I always struggled with the prescriptive structure of conventional Laughter Yoga sessions, and adored Joe Hoare‘s approach (laughter satsangs!) for that reason. When lockdown hit, a lovely friend and laughter colleague of mine Suzy Harvey contacted to say that she’d started online sessions, been overrun with demand and could I start some too? It was just the push I needed. She helped me with the technical side as well as suggesting a good length of session and time of the day. I am immensely grateful to her, it was brilliant. However I was still finding the structure a little inhibiting. It didn’t allow for the spontaneity and improvisation I wanted to explore.
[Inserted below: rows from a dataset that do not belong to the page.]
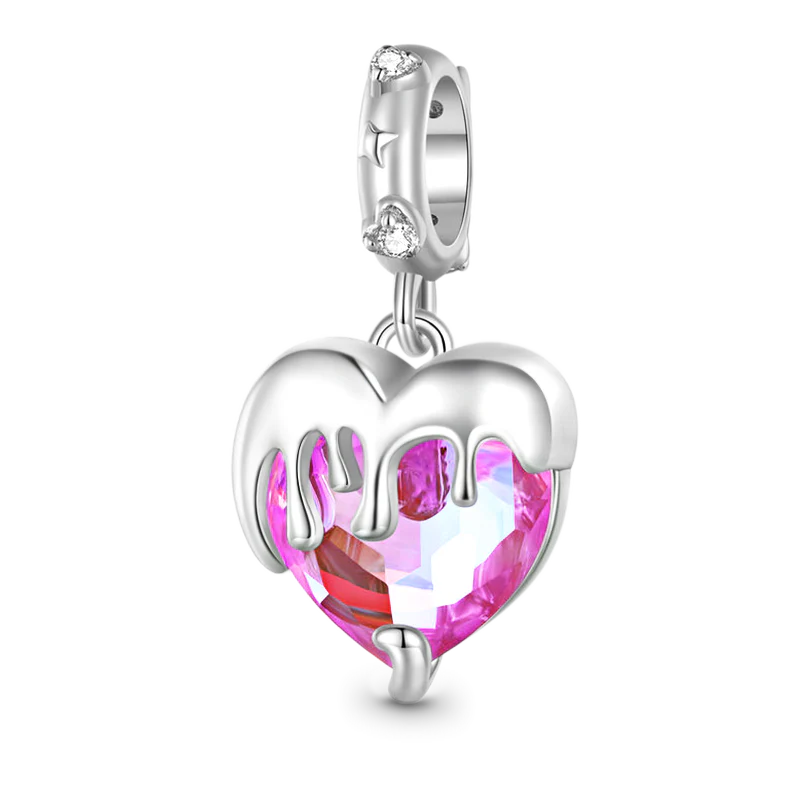 Gnoce Melting Heart Pendant Dangle Charm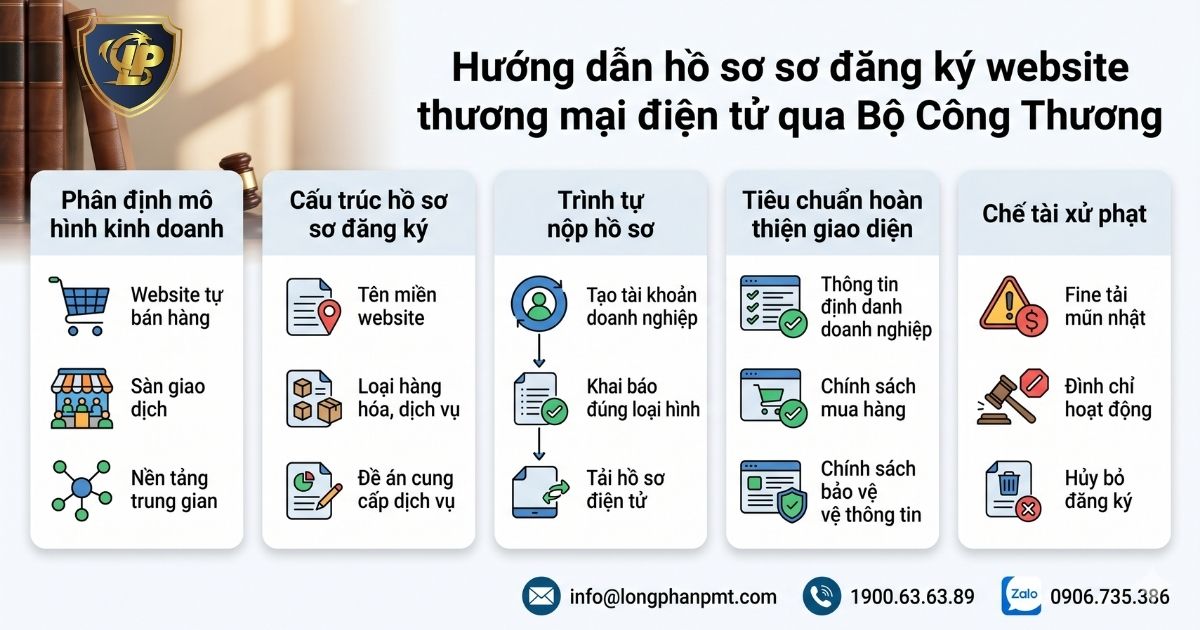 Hướng dẫn chi tiết thủ tục đăng ký website thương mại điện tử qua Bộ Công Thương.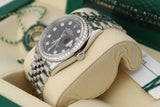 Rolex Datejust Black Diamond Dial, 36mm - 2021 - 126284RBR - Full Set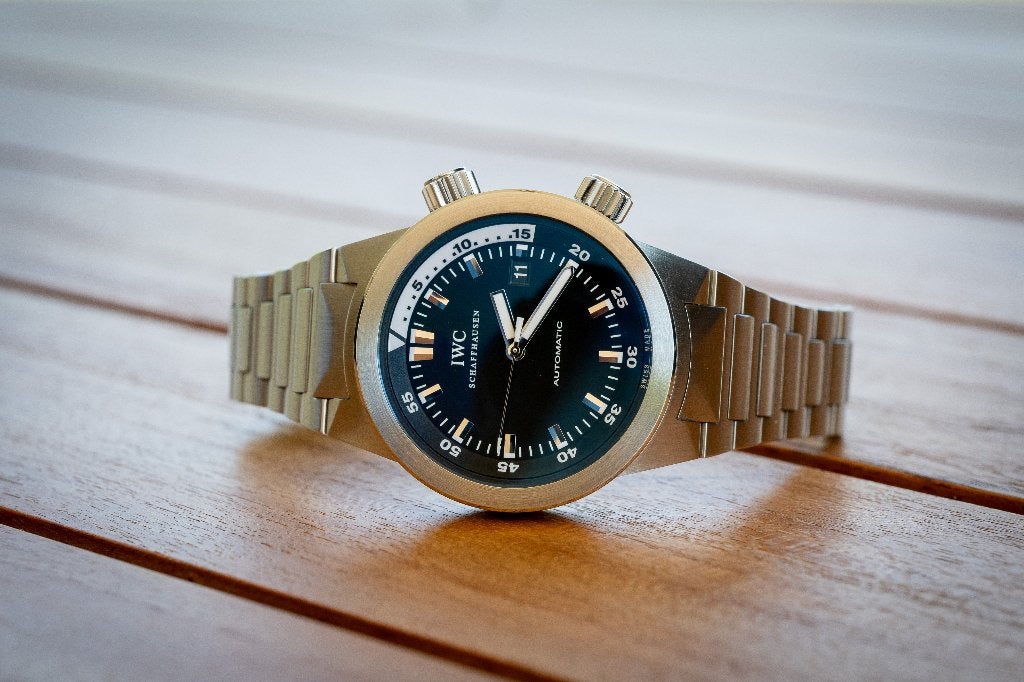 IWC Aquatimer ref 354805 | full set | conditie is mint, Sieraden, Tassen en Uiterlijk, Horloges | Heren, Overige merken, Staal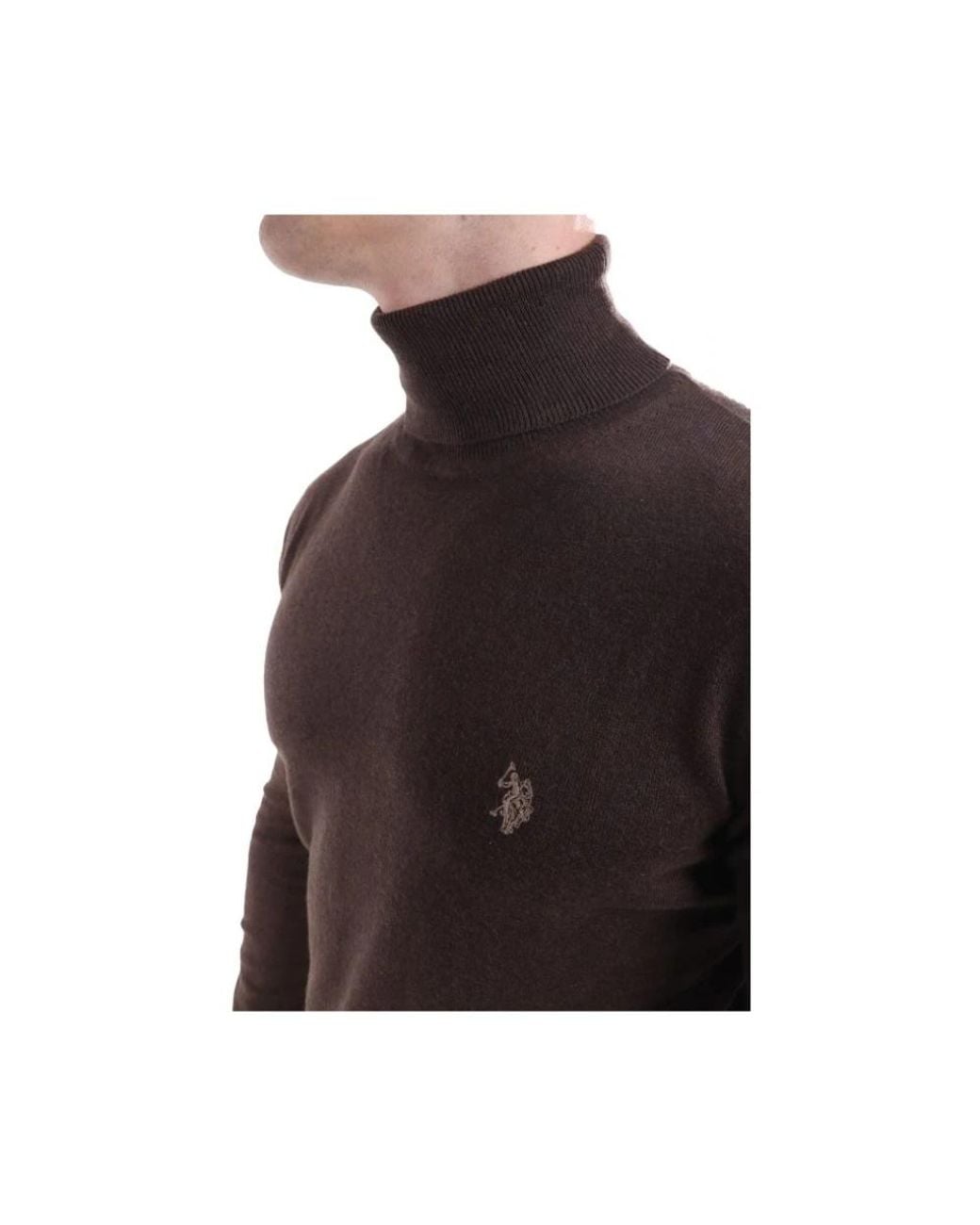 U.S. POLO ASSN. Brown Turtlenecks for men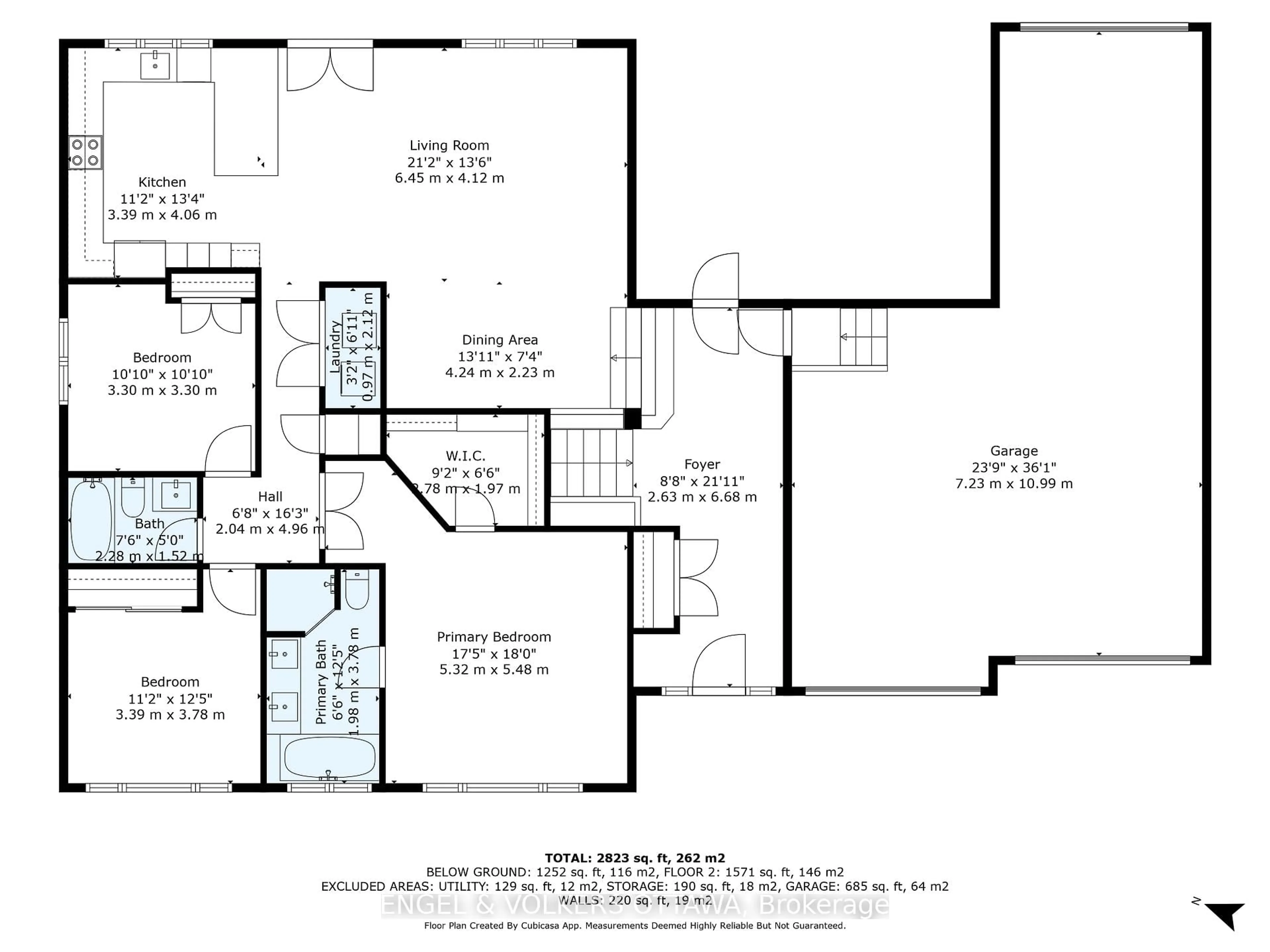 Floor plan for 951 Hare Ave, Ottawa Ontario K2A 3J6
Over the last few weeks the sessions have developed beautifully. We start with centring and building awareness – just taking notice of the body and breath. Laughter yoga is all about the breathing – saturating the body with oxygen is how a plethora of health benefits arrive – and coming into a deep state of connection. Then we move into a gentle body warm up; approximately 5 minutes of free exploration and making laughter sounds. Almost everyone finds this a little daunting at first, although many class members have been there for a number of weeks now, and appear to have lost all self consciousness or confusion about the process. They simply do as they feel, or look to each other for inspiration. We then stop to breathe, reconnect, see how things are changing in the body, and then move into a loosely themed exercise, followed finally by the ‘laughter echo chamber!’ where whatever happens is echoed by others – in just the way that children copy one another in order to connect.
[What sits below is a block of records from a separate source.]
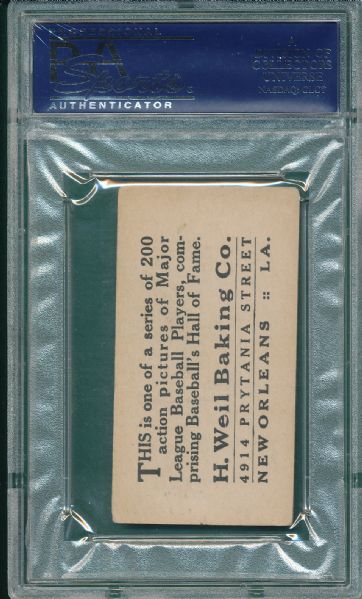 1916 D329 #99 John Lavan Weil Baking PSA 2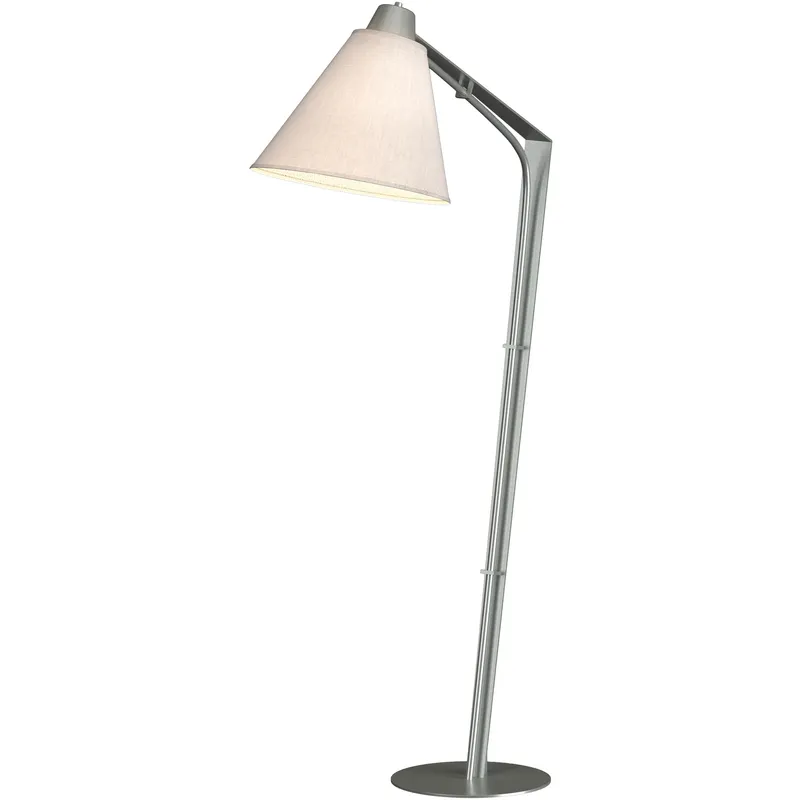 Reach 55.2 inch 100 watt Vintage Platinum Floor Lamp Portable Light in Flax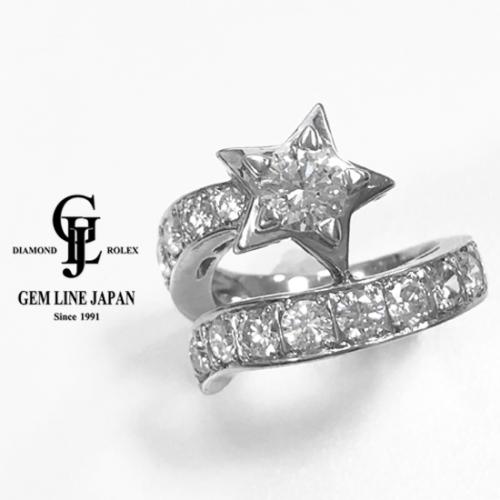 ジェムラインジャパン - 公式サイト - / 美品 星型 天然ダイヤモンド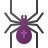 external Spider-halloween-those-icons-flat-those-icons icon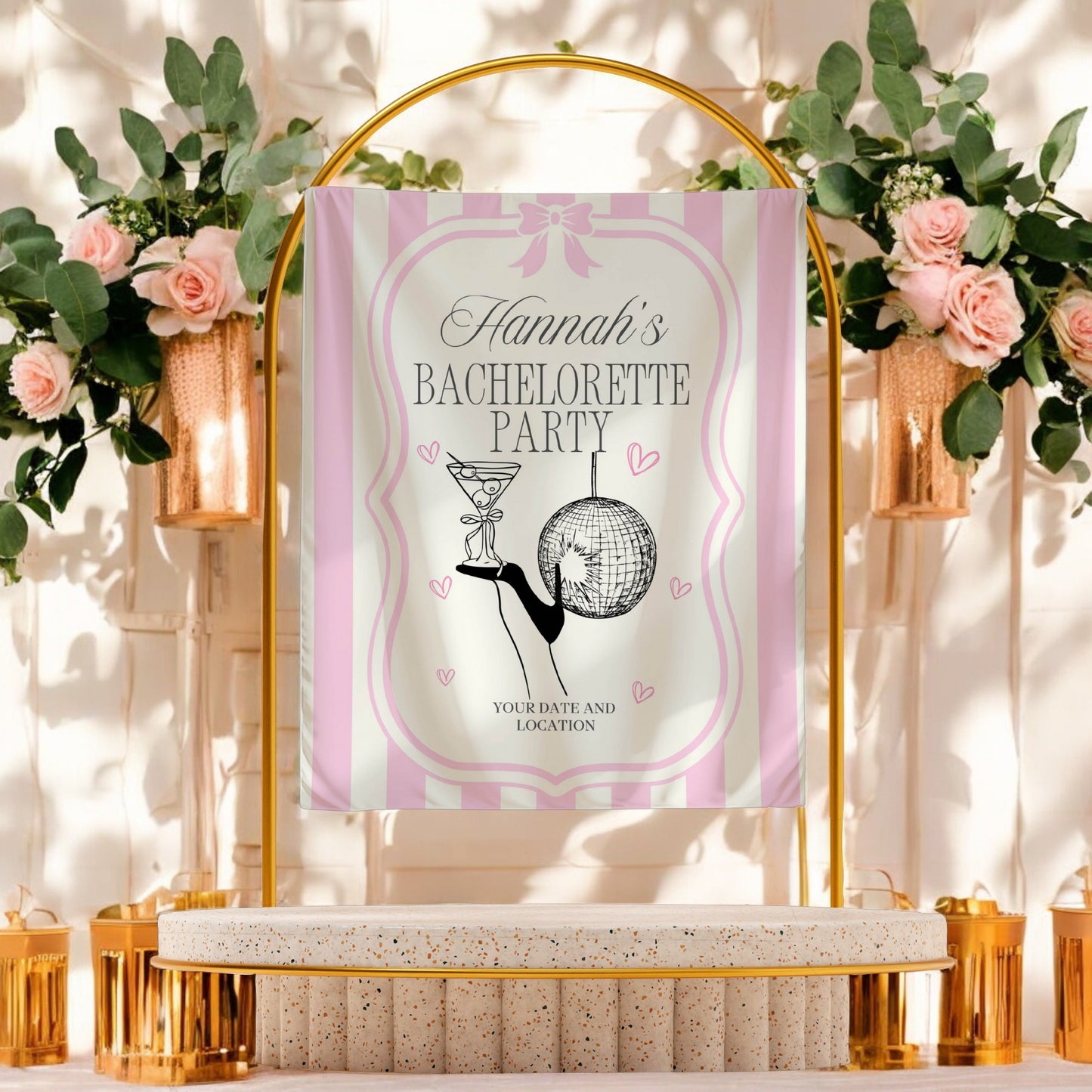 Trendy Mix theme Bachelorette Banner – Custom Bach Décor | #30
It has been an amazing journey. We are all growing in our ability to play. Everyone’s ‘inner child’ is invited during the session preamble, and I can feel my inner child taking life. Generally, children not only connect with ease, they are curious, loving, open, and effortlessly spontaneous. It feels incredible to dedicate a space to nurturing these qualities. Day by day I feel myself growing freer, lighter, more upbeat. Everything flooded with joy, silliness and light. My own children becoming my teachers. Raising the vibration.